- **Questions on the material**:
A. For each of the statements below, tell whether it agrees with the commit on UBO loads that cross 32B boundaries. Answer yes or no, and quote the words of the commit that decide it. (i) Before the fix, the push analysis pass recorded a bit only for the 32B chunk that held the starting offset. (ii) The commit says dvec4s are not affected by the problem. (iii) The change was reviewed by Kenneth Graunke.
B. Copy word for word the part of the commit on UBO loads that cross 32B boundaries, everything from "then, c would" down to "ubo_analysis_state *state, nir_block *block)".

- **Passage provided**:
From: Kenneth Graunke <kenneth@whitecape.org>
Date: Fri, 8 Jun 2018 21:24:16 +0000 (-0700)
Subject: intel/compiler: Properly consider UBO loads that cross 32B boundaries.
X-Git-Url: https://git.libre-soc.org/?a=commitdiff_plain;h=b8fa847c2ed9c7c743f31e57560a09fae3992f46;p=mesa.git

intel/compiler: Properly consider UBO loads that cross 32B boundaries.

The UBO push analysis pass incorrectly assumed that all values would fit
within a 32B chunk, and only recorded a bit for the 32B chunk containing
the starting offset.

For example, if a UBO contained the following, tightly packed:

   vec4 a;  // [0, 16)
   float b; // [16, 20)
   vec4 c;  // [20, 36)

then, c would start at offset 20 / 32 = 0 and end at 36 / 32 = 1,
which means that we ought to record two 32B chunks in the bitfield.

Similarly, dvec4s would suffer from the same problem.

Reviewed-by: Rafael Antognolli <rafael.antognolli@intel.com>
---

diff --git a/src/intel/compiler/brw_nir_analyze_ubo_ranges.c b/src/intel/compiler/brw_nir_analyze_ubo_ranges.c
index d58fe3dd2e3..6d6ccf73ade 100644
--- a/src/intel/compiler/brw_nir_analyze_ubo_ranges.c
+++ b/src/intel/compiler/brw_nir_analyze_ubo_ranges.c
@@ -141,10 +141,16 @@ analyze_ubos_block(struct ubo_analysis_state *state, nir_block *block)
          if (offset >= 64)
             continue;
 
+         /* The value might span multiple 32-byte chunks. */
+         const int bytes = nir_intrinsic_dest_components(intrin) *
+                           (nir_dest_bit_size(intrin->dest) / 8);
+         const int end = DIV_ROUND_UP(offset_const->u32[0] + bytes, 32);
+         const int regs = end - offset + 1;
+
          /* TODO: should we count uses in loops as higher benefit? */
 
          struct ubo_block_info *info = get_block_info(state, block);
-         info->offsets |= 1ull << offset;
+         info->offsets |= ((1ull << regs) - 1) << offset;
          info->uses[offset]++;
       }
    }

- **Input data**:

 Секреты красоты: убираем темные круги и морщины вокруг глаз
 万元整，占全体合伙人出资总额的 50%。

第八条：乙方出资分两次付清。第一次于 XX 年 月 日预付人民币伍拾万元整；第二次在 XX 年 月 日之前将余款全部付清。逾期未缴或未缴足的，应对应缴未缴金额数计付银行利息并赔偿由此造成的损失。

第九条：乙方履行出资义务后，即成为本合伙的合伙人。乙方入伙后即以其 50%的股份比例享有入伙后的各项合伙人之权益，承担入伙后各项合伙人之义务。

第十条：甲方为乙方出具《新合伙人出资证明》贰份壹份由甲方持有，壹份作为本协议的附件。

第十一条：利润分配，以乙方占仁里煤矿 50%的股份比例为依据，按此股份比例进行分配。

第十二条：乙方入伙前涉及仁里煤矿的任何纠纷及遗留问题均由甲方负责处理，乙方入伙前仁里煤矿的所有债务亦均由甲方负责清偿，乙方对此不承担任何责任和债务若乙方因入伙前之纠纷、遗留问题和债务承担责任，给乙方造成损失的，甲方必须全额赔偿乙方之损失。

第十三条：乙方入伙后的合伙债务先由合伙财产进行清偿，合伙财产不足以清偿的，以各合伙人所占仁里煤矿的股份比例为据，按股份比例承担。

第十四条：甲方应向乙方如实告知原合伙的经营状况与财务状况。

- **Replies**:
A.
(i) Yes: "only recorded a bit for the 32B chunk containing the starting offset."
(ii) No: "Similarly, dvec4s would suffer from the same problem."
(iii) No: "Reviewed-by: Rafael Antognolli <rafael.antognolli@intel.com>"

B.
then, c would start at offset 20 / 32 = 0 and end at 36 / 32 = 1,
which means that we ought to record two 32B chunks in the bitfield.

Similarly, dvec4s would suffer from the same problem.

Reviewed-by: Rafael Antognolli <rafael.antognolli@intel.com>
---

diff --git a/src/intel/compiler/brw_nir_analyze_ubo_ranges.c b/src/intel/compiler/brw_nir_analyze_ubo_ranges.c
index d58fe3dd2e3..6d6ccf73ade 100644
--- a/src/intel/compiler/brw_nir_analyze_ubo_ranges.c
+++ b/src/intel/compiler/brw_nir_analyze_ubo_ranges.c
@@ -141,10 +141,16 @@ analyze_ubos_block(struct ubo_analysis_state *state, nir_block *block)